→ **DATASET EXCERPTS**:

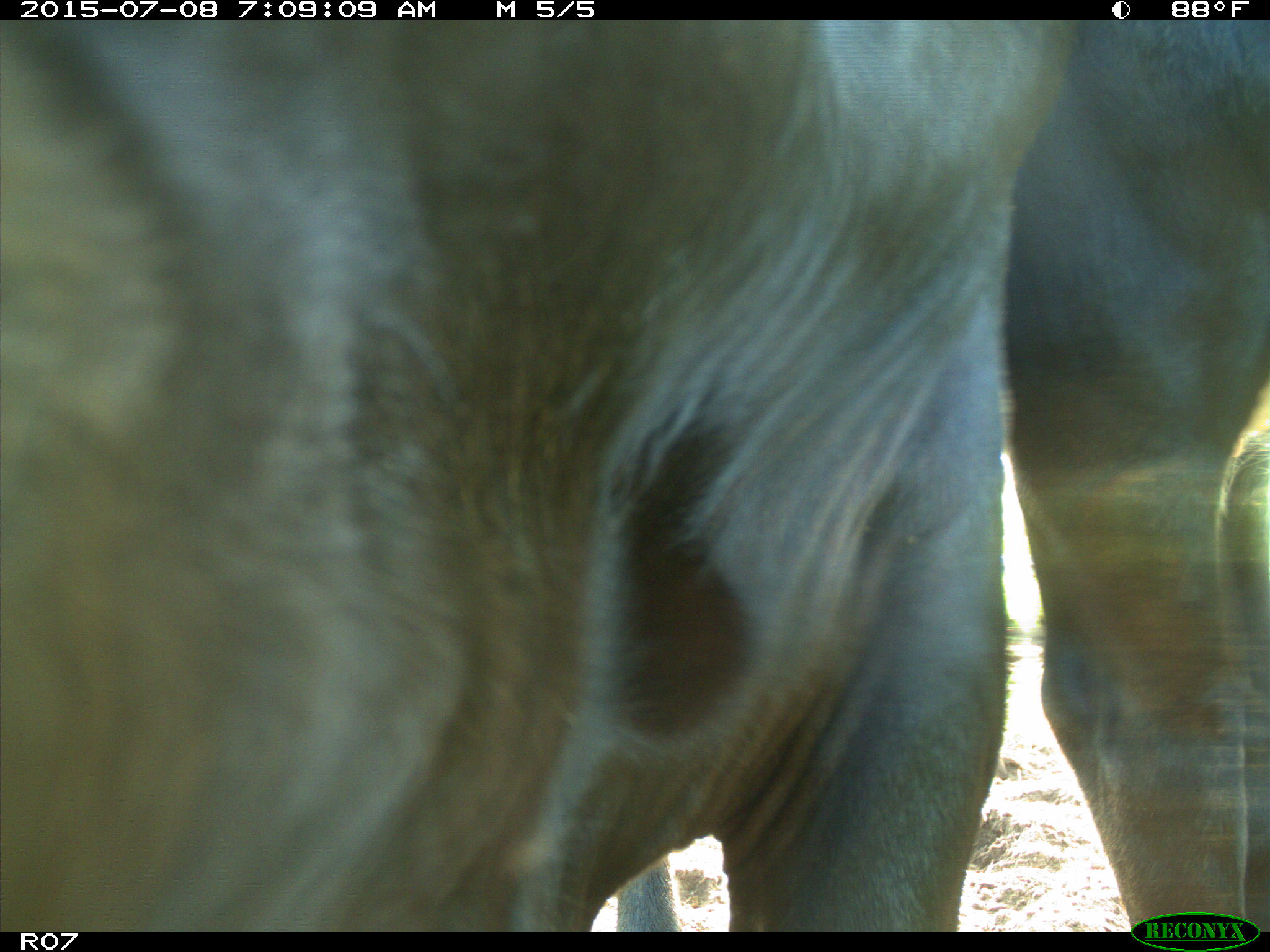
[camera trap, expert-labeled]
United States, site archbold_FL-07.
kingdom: Animalia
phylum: Chordata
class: Mammalia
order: Artiodactyla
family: Bovidae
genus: Bos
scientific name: Bos taurus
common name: domestic cow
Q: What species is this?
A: Bos taurus (domestic cow).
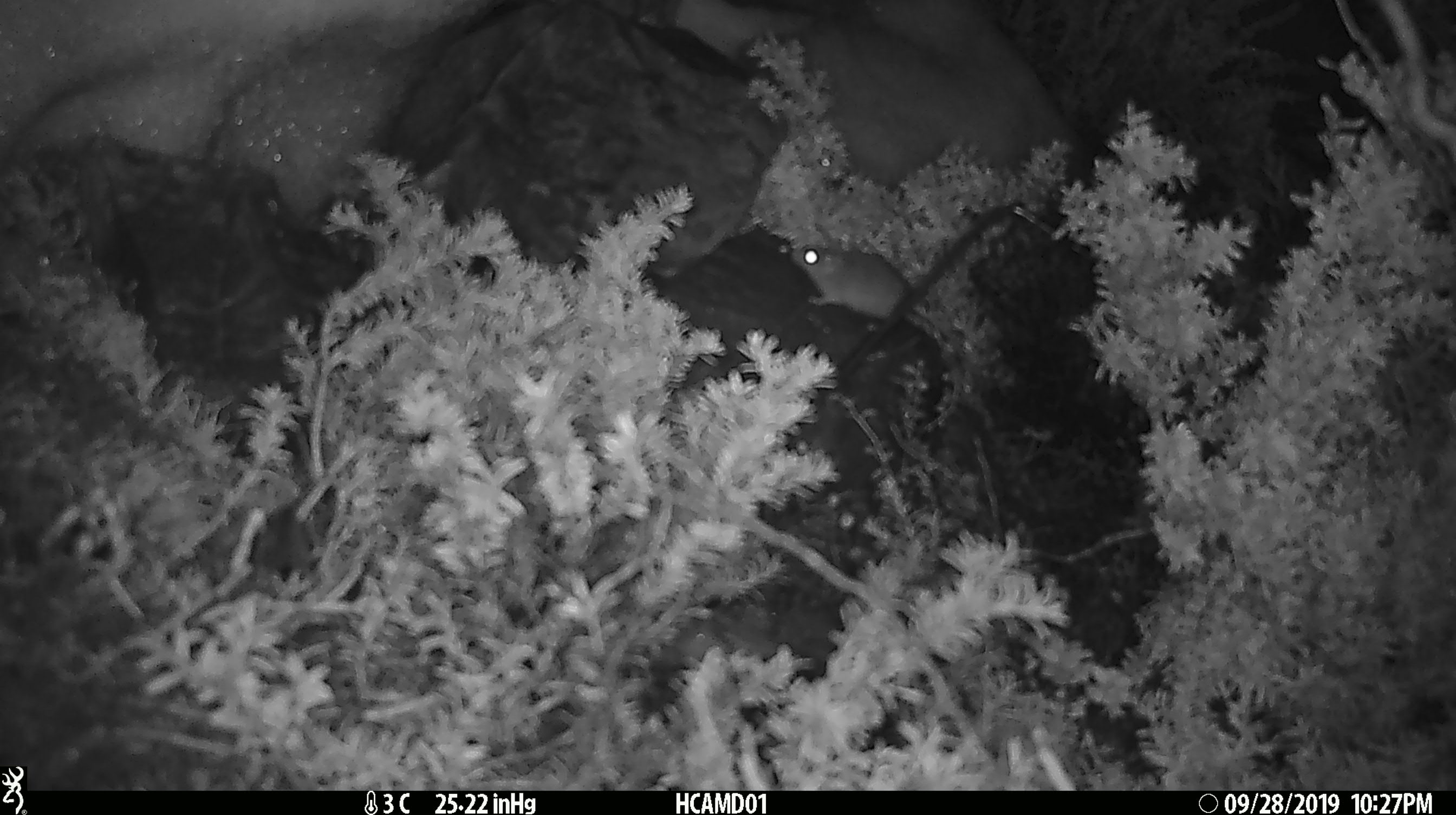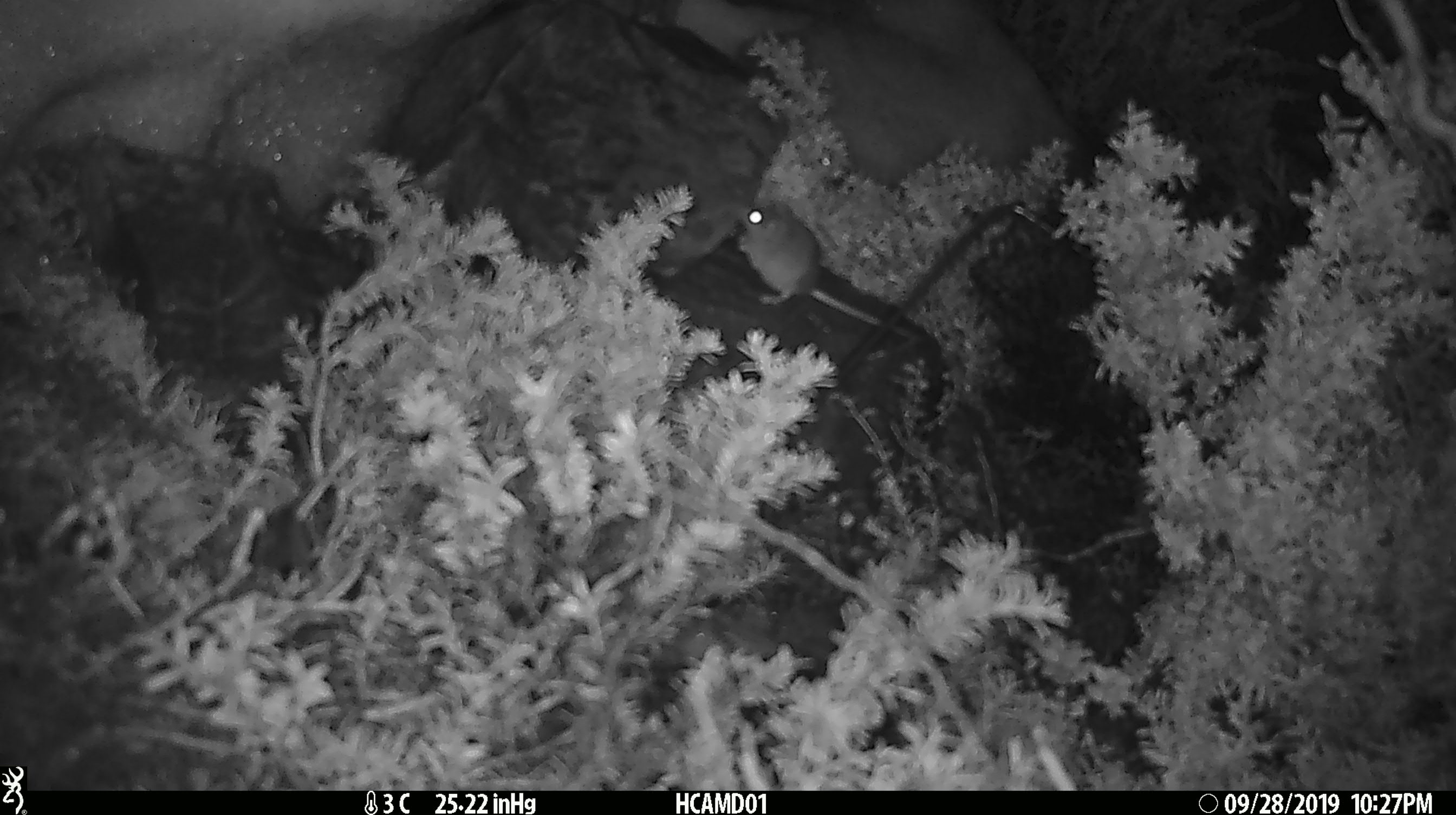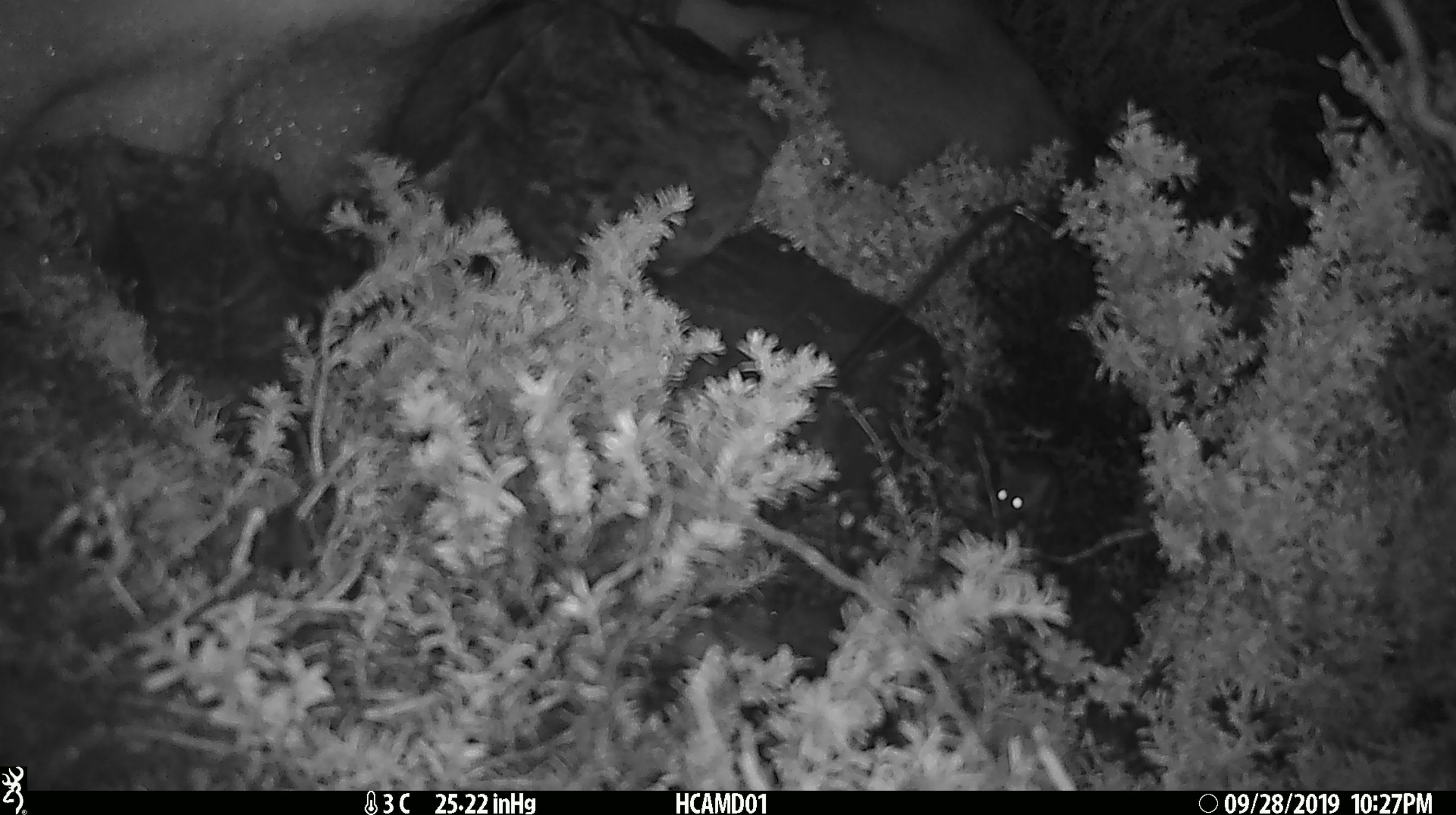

→ **EXERCISE REQUIREMENTS**: Retype the full listing exactly; pictures stay out.

→ **ANSWER SPACE**:
[camera trap, expert-labeled]
United States, site archbold_FL-07.
kingdom: Animalia
phylum: Chordata
class: Mammalia
order: Artiodactyla
family: Bovidae
genus: Bos
scientific name: Bos taurus
common name: domestic cow
Q: What species is this?
A: Bos taurus (domestic cow).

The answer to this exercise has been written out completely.